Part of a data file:

══════════════════════════════

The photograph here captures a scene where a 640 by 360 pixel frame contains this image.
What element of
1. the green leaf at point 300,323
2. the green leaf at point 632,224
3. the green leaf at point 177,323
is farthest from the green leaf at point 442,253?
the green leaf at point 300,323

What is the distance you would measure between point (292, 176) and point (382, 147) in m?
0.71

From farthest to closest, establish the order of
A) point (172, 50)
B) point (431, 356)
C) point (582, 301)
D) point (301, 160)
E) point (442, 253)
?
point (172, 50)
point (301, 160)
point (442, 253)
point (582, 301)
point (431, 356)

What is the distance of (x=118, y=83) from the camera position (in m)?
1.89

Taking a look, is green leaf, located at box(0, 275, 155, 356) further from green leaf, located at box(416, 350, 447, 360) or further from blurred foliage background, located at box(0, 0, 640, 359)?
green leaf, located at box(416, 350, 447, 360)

══════════════════════════════

Given task: Quote the data above word for word, keeping every line in its original order.

Task result:
The photograph here captures a scene where a 640 by 360 pixel frame contains this image.
What element of
1. the green leaf at point 300,323
2. the green leaf at point 632,224
3. the green leaf at point 177,323
is farthest from the green leaf at point 442,253?
the green leaf at point 300,323

What is the distance you would measure between point (292, 176) and point (382, 147) in m?
0.71

From farthest to closest, establish the order of
A) point (172, 50)
B) point (431, 356)
C) point (582, 301)
D) point (301, 160)
E) point (442, 253)
?
point (172, 50)
point (301, 160)
point (442, 253)
point (582, 301)
point (431, 356)

What is the distance of (x=118, y=83) from the camera position (in m)?
1.89

Taking a look, is green leaf, located at box(0, 275, 155, 356) further from green leaf, located at box(416, 350, 447, 360) or further from blurred foliage background, located at box(0, 0, 640, 359)?
green leaf, located at box(416, 350, 447, 360)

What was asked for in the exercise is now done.